[Agora] Per-field tournament driver with fairness sampling + RD-aware scheduling done

← Open Questions as Ranked Artifacts
Glicko-2-aware pair scheduler: high-RD warmup + information-gain pairs + top-of-field consolidation, cold-start guarantee, 30-day pair lockout.

Completion Notes

Auto-completed by supervisor after successful deploy to main

Git Commits (4)

Squash merge: orchestra/task/a4c450f7-biomni-analysis-parity-port-15-use-cases (87 commits) (#717)2026-04-27
Squash merge: orchestra/task/2efd8ed4-per-field-tournament-driver-with-fairnes (2 commits) (#687)2026-04-27
[Agora] Update spec work log [task:2efd8ed4-98d7-4838-be65-d9453511e2f0]2026-04-27
[Agora] Per-field tournament scheduler: 3-strategy Glicko-2 pair selection, 30-day lockout, cold-start guarantee [task:2efd8ed4-98d7-4838-be65-d9453511e2f0]2026-04-27
Spec File

Goal

scidex/agora/open_question_tournament.py exposes run_tournament_batch(domains, pairs_per_field) and run_single_match(), but pair selection is uniform-random within field.
With wiki/debate/paper miners landing thousands of new open_questions
(other Q-OPENQ tasks), uniform sampling will starve high-RD newcomers and
re-grind already-converged top pairs. Build a Glicko-2-aware scheduler that
prioritizes pairs with high uncertainty reduction per match, ensures every
new question gets ≥5 matches in its first 7 days, and avoids re-judging the
same pair within a 30-day window.

Acceptance Criteria

☐ Replace run_tournament_batch pair-selection with a scheduler that
uses three weighted strategies:
1. High-RD warmup (40% of budget): sample one question with the
highest RD in field, pair with a random opponent within ±200 Elo.
2. Information-gain pair (40%): pick pairs where expected score
is closest to 0.5 (most informative under Glicko-2) and combined
RD is highest.
3. Top-of-field consolidation (20%): pair the top-10 by Elo
against each other to settle the leaderboard head.
☐ No pair (a,b) may be re-judged within 30 days unless either side's
RD has grown ≥10 since the last match.
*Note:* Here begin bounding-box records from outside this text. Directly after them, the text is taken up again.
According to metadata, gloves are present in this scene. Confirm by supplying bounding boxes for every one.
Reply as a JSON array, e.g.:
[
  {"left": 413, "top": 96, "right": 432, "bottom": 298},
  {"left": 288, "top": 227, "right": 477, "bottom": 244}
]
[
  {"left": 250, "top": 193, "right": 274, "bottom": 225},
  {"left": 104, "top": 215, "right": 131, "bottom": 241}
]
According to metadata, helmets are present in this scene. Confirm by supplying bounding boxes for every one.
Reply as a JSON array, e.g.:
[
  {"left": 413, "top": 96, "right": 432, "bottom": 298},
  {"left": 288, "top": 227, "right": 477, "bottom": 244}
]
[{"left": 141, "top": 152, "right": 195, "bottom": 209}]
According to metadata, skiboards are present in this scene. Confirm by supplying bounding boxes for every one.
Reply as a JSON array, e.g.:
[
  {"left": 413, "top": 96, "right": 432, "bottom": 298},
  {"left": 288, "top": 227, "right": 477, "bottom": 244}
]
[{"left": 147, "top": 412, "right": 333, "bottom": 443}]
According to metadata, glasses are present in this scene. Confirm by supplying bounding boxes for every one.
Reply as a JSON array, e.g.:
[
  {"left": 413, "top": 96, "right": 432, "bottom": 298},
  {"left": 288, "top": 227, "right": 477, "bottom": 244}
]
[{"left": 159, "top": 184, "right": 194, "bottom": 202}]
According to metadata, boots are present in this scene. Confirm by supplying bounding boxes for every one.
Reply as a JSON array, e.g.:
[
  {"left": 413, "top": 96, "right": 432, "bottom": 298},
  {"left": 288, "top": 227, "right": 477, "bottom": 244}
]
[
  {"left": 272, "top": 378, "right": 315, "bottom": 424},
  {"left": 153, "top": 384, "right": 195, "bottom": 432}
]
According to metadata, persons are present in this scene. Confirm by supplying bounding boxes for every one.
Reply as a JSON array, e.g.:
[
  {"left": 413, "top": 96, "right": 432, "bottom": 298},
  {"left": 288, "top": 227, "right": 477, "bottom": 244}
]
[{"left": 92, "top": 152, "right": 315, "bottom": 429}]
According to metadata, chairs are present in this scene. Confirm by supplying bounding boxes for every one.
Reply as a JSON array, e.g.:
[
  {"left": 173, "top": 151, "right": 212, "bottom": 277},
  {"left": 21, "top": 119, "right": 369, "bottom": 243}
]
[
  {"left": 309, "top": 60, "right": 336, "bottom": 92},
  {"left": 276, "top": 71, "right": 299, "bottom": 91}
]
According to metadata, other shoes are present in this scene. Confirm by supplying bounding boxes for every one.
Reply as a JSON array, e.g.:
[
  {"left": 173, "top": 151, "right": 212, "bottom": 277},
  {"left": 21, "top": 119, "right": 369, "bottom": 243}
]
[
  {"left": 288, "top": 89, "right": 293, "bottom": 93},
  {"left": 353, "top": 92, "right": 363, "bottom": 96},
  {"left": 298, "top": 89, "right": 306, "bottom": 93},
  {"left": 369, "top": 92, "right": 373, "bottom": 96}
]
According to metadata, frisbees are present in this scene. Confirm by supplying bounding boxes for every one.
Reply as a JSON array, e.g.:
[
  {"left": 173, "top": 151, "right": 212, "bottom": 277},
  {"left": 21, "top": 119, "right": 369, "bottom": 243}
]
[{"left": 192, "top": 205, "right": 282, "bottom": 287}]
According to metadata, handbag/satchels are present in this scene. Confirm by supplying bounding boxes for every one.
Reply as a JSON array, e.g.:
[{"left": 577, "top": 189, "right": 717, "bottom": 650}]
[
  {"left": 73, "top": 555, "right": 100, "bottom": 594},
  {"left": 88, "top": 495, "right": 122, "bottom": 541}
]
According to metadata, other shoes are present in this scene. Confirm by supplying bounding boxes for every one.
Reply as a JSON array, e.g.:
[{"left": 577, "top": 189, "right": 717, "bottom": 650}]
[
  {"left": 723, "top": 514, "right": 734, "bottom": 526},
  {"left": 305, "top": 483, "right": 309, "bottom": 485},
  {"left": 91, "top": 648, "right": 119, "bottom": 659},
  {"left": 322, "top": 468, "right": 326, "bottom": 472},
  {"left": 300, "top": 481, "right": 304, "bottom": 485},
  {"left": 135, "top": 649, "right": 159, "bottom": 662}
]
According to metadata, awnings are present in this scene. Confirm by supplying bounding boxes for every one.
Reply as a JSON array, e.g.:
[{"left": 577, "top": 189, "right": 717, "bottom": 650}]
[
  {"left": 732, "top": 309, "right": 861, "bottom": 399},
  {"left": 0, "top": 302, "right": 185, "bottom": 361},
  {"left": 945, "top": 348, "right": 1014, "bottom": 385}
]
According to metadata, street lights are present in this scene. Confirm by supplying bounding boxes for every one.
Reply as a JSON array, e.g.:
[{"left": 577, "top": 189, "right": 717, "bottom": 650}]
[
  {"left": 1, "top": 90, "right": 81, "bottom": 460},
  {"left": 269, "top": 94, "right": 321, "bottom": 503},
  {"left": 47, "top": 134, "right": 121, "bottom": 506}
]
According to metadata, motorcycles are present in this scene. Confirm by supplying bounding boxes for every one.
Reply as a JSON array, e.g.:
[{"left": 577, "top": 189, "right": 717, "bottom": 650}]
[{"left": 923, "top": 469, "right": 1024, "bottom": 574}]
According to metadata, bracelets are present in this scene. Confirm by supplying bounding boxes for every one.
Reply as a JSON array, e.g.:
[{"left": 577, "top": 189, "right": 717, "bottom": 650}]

Persist last-match timestamps
per pair in a new table open_question_match_history(question_a_id,
question_b_id, judged_at, winner, judge_persona)
.
☐ Cold-start guarantee: any open_question with
created_at > NOW() - INTERVAL '7 days' AND n_matches<5 is
force-included in the next batch until satisfied.
☐ New CLI python -m scidex.agora.open_question_tournament
--schedule-batch --field neurodegeneration --pairs 50 runs the new
scheduler.
☐ Tournament status endpoint at api.py:79192 (get_tournament_status)
gains fields: cold_start_questions_count, next_high_info_pairs[],
field_rd_distribution.
☐ Pytest: scheduler emits the right strategy mix; cold-start guarantee;
30-day pair lockout (and the RD-grew-by-10 escape hatch); reproducible
with seeded RNG.
☐ Migration migrations/openq_match_history.sql creates the new table
with (question_a_id, question_b_id) symmetric uniqueness via
sorted-ids invariant.

Approach

  • Read existing run_tournament_batch and field_leaderboard in
  • scidex/agora/open_question_tournament.py to understand current loop.
  • Reuse Glicko-2 RD reads from the existing judge_elo_ratings table
  • (or whatever the actual table name is — derive from
    _get_or_init_rating() in open_question_tournament.py:189).
  • Implement scheduler as pure function over (field, candidate_questions,
  • match_history) so it's deterministically testable.
  • Existing nightly cron entry that invokes run_tournament_batch is left
  • in place — it now calls the new scheduler internally.

    Dependencies

    • 47ee9103-ccc0 — base Elo tournament (consumer)
    • q-openq-mine-from-wiki-pages and siblings — provide the population that
    needs cold-start matches

    Work Log

    2026-04-27 12:30 UTC — Slot 0

    • Implemented _fairness_scheduler() with three weighted strategies:
    High-RD warmup (40%), Information-gain (40%), Top consolidation (20%)
    • Added match history helpers: _record_match_history, _is_pair_locked,
    _get_last_match_for_pair, _get_match_count, _is_cold_start,
    _get_cold_start_questions
    • 30-day pair lockout with RD-growth escape hatch (≥10 RD increase)
    • Cold-start guarantee: questions <7 days old with <5 matches are force-included
    • Updated run_single_match to call _record_match_history after each match
    • Updated run_tournament_batch with seed parameter for reproducibility
    • Updated get_tournament_status with new fields: cold_start_questions_count,
    next_high_info_pairs, field_rd_distribution
    • Added CLI entry point: python -m scidex.agora.open_question_tournament run-batch|status
    • Created migration 036: open_question_match_history table with symmetric UNIQUE
    • Created tests/test_openq_tournament_scheduler.py with pytest suite
    • Verified: reproducibility (seeded RNG), cold-start force-inclusion, 30-day lockout,
    RD escape hatch, get_tournament_status fields
    • Committed and pushed: 20832ece2

    Sibling Tasks in Quest (Open Questions as Ranked Artifacts) ↗